▸ Goal A: Judge whether each statement below agrees with the forum posts, answering yes or no for each and quoting the deciding words of the posts: (i) the first post states that the writer's daughter will turn 1 on the 18th; (ii) Steffy writes that she dislikes talking to others who are experiencing a loss; (iii) the writer of the post titled "You can do this" lost a son who was 29.

▸ Source:
*-*-*
Hi. Firstly I am so very sorry for your loss. I can comprend your pain but I can also not. My husband died last year, away from home, alone in a hotel. We had our little daughter only 6 weeks before and it was supossed to be the happiest time in our life, christmas etc was going to be fantastic. He's gone and now like you we have to raise our babies by ourselves - not the plan at all. My daughter will be 1 on the 18th, the 19th would have been our 9yr wedding anniversary, it's going to be a couple of difficult days. Steffy, I know it is easier said than done, but take comfort in your child. It is only thanks to my gorgeous daughter that I have made it this far. I am sure one day it will get easier, I just don't know when that will be. All the best to you and yours on this awful journey. x

Apr 09, 2012
I'm so sorry.
by: Anonymous

Dear Steffy,

Nothing anyone can say will ease your pain. I'm so sorry for your loss. I lost the love of my life two and half months ago, and like you, all I want is to be with him again. Your son is a gift and a part of him is Cody. I know you must be experiencing conflicted emotions. Nine weeks later, I'm sad, scared, depressed, and in denial from one minute to the next. But reading the posts on this site assures me that what I'm going through is what most people go through when they lose their partner. I'm also sought out professional help, and that has made things a bit more manageable.

I know what you're going through, and all I can say is find time to be good to yourself. That's what Cody would have wanted.

All my best wishes for you and your son.

RP

Apr 08, 2012
Thank you Everyone,
by: Steffy

its just been so dificult, i cant fight back the tears the pain. I want my son to be happy but im so scared he will never be if I can not be happy. I miss Cody so much, I feel so empty so broken so alone; I like talking to others who are experiencing a loss because it makes me feel like im not alone

Apr 08, 2012
You can do this
by: Anonymous

Steffy, You can do this and you will survive. You have to be strong and take care of the child you have. Your husband wants you and his child to live on in his memory. Your child cannot lose you, your child is going to need you more than ever. Your child was brought into this world to help you survive. I lost my son, he was 29 and I thought I could not survive and there are days that I still don't want to be here. But, I know my son wants me to keep going and live my life as best I can. So, I will do that for him.
*-*-*
[Dataset rows]
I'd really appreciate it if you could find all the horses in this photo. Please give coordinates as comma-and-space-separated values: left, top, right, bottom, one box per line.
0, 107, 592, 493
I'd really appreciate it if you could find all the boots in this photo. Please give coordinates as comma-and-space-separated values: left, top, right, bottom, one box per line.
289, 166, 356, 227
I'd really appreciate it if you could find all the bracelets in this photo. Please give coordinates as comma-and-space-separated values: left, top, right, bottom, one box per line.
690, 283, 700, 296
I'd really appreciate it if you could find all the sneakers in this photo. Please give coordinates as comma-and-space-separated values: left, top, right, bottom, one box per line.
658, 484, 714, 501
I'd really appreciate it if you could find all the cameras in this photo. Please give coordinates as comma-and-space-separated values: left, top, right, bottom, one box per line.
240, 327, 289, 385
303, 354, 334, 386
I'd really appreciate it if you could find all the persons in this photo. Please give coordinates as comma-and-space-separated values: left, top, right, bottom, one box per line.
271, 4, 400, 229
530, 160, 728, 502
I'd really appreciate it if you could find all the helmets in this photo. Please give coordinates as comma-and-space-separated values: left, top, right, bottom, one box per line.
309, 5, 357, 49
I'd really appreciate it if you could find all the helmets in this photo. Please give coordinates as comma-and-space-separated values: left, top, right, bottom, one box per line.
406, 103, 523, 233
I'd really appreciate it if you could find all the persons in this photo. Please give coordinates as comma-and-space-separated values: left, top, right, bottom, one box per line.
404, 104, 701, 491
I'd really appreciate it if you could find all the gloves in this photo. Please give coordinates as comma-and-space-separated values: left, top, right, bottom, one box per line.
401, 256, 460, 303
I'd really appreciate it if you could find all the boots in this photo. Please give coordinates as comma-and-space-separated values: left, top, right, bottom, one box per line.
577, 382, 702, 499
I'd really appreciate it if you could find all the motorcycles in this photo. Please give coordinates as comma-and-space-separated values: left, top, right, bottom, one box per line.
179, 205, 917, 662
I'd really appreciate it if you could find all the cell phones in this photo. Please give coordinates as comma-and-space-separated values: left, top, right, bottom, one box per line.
*-*-*
▸ Goal B: Reproduce the entries from the line containing "I'd really appreciate it if you could find all the bracelets" through the line containing "406, 103, 523, 233", both lines included.

▸ Full output A:
(i) Yes: "My daughter will be 1 on the 18th"
(ii) No: "I like talking to others who are experiencing a loss because it makes me feel like im not alone"
(iii) Yes: "I lost my son, he was 29"

▸ Full output B:
I'd really appreciate it if you could find all the bracelets in this photo. Please give coordinates as comma-and-space-separated values: left, top, right, bottom, one box per line.
690, 283, 700, 296
I'd really appreciate it if you could find all the sneakers in this photo. Please give coordinates as comma-and-space-separated values: left, top, right, bottom, one box per line.
658, 484, 714, 501
I'd really appreciate it if you could find all the cameras in this photo. Please give coordinates as comma-and-space-separated values: left, top, right, bottom, one box per line.
240, 327, 289, 385
303, 354, 334, 386
I'd really appreciate it if you could find all the persons in this photo. Please give coordinates as comma-and-space-separated values: left, top, right, bottom, one box per line.
271, 4, 400, 229
530, 160, 728, 502
I'd really appreciate it if you could find all the helmets in this photo. Please give coordinates as comma-and-space-separated values: left, top, right, bottom, one box per line.
309, 5, 357, 49
I'd really appreciate it if you could find all the helmets in this photo. Please give coordinates as comma-and-space-separated values: left, top, right, bottom, one box per line.
406, 103, 523, 233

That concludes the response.